Military peeps: What is this, and where do I sew it on to Army ASUs? 





One of my "customers" sent a uniform home with DH. The guy put everything he needed sewn on in a little baggie, this was in the baggie.. Its greyish-silver..


----------



## RocketMedic (May 14, 2013)

Household6 said:


> Military peeps: What is this, and where do I sew it on to Army ASUs?
> 
> 
> 
> ...



Its a forrierge, french thing. Generally goes over the left shoulder, eagle facing up at the top. Dont sew it on, there should be a
 little clasp to hook it in.


----------



## Pavehawk (May 14, 2013)

Rocketmedic40 said:


> Its a forrierge, french thing. Generally goes over the left shoulder, eagle facing up at the top. Dont sew it on, there should be a
> little clasp to hook it in.



That looks like a German Militray marksmanship award... Schützenschnur comes in three levels bronze silver and gold... can be awarded to US Forces who shoot the course with FDR troops.


----------



## Household6 (May 14, 2013)

Rocketmedic40 said:


> Its a forrierge, french thing. Generally goes over the left shoulder, eagle facing up at the top. Dont sew it on, there should be a
> little clasp to hook it in.



Yup yup yup, Frenchie, Belgian, Dutch(?) fourrageres go on the left side, under the armpit and attach to the shoulder loop button, with the brass end piece dangling elegantly.. This thingy isn't nearly long enough to loop under the arm..
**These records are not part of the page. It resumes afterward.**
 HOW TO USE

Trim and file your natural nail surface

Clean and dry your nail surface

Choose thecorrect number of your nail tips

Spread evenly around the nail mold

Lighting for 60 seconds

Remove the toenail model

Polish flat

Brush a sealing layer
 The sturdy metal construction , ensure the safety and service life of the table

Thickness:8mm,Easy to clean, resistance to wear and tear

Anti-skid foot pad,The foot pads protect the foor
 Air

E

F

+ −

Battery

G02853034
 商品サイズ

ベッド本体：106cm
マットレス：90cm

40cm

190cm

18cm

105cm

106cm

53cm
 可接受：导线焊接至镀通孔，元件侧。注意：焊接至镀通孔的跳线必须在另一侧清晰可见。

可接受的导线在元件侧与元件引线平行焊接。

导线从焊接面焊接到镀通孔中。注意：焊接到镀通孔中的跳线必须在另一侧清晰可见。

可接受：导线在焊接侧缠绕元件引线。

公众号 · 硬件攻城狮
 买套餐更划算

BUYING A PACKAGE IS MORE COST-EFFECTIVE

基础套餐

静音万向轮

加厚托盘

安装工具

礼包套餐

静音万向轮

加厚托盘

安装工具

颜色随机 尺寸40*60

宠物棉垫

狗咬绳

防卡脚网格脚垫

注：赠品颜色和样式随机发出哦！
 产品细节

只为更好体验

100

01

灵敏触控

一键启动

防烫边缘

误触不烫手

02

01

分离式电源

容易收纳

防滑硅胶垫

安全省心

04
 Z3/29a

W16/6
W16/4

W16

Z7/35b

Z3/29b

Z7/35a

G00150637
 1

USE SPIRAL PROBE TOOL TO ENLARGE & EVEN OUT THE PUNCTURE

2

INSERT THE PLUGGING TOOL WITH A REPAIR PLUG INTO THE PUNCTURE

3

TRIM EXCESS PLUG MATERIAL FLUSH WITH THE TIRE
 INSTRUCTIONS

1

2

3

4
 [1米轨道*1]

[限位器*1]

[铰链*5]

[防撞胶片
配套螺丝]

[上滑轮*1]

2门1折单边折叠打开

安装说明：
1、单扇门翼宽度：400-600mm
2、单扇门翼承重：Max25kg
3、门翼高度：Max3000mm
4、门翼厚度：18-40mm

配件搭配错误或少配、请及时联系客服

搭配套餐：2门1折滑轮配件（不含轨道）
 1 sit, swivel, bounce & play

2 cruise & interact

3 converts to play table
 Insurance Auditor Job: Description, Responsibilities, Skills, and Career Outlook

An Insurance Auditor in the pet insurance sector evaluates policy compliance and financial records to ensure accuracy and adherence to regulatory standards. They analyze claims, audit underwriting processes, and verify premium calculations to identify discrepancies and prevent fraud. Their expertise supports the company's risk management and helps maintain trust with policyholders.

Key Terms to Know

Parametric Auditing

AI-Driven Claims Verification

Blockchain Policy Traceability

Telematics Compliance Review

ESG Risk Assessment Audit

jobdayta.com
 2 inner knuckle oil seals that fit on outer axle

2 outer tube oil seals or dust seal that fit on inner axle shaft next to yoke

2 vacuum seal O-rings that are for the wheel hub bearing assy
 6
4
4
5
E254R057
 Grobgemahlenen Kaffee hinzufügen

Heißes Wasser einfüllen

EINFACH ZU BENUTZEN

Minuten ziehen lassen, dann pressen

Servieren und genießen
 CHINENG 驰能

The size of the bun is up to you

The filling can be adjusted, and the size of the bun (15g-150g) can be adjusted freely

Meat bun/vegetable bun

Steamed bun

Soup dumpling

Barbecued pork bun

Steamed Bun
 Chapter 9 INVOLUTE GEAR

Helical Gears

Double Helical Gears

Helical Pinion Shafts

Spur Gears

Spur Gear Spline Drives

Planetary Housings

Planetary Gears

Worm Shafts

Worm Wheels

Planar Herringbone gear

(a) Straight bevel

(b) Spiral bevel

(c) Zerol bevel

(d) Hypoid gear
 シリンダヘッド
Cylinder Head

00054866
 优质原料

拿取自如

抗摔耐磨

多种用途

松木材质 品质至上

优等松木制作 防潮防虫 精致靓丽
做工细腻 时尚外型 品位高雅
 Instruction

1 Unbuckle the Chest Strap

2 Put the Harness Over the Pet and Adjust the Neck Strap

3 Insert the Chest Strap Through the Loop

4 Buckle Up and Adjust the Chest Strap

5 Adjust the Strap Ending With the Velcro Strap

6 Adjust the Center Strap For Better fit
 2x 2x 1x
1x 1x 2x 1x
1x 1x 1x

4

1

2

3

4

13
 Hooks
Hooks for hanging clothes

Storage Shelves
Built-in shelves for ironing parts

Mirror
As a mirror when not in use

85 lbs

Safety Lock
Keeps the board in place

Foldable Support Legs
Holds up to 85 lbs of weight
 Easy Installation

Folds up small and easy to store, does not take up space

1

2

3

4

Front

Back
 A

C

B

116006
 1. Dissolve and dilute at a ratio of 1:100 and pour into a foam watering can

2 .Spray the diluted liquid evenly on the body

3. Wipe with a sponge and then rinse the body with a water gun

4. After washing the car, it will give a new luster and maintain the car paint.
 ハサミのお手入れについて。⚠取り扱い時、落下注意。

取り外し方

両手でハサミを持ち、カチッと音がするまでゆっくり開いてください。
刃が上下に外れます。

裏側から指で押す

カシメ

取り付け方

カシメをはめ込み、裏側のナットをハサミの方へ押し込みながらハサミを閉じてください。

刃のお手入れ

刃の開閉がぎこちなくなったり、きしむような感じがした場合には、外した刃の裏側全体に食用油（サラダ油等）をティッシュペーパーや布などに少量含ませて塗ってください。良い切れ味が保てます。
And it seems weird to me to put it on the left side, because then the eagle would be looking in.. You know what I mean? Eagles should look outward..


----------



## Household6 (May 14, 2013)

Pavehawk said:


> That looks like a German Militray marksmanship award... Schützenschnur comes in three levels bronze silver and gold... can be awarded to US Forces who shoot the course with FDR troops.



HA! I knew someone here would know... Thank you very much.

Schutzenschnur..


----------



## Ace 227 (May 17, 2013)

Congrats, btw. I have the GAFPB but not the Schutzenschnur. I imagine yours was more fun to earn than mine... lol


----------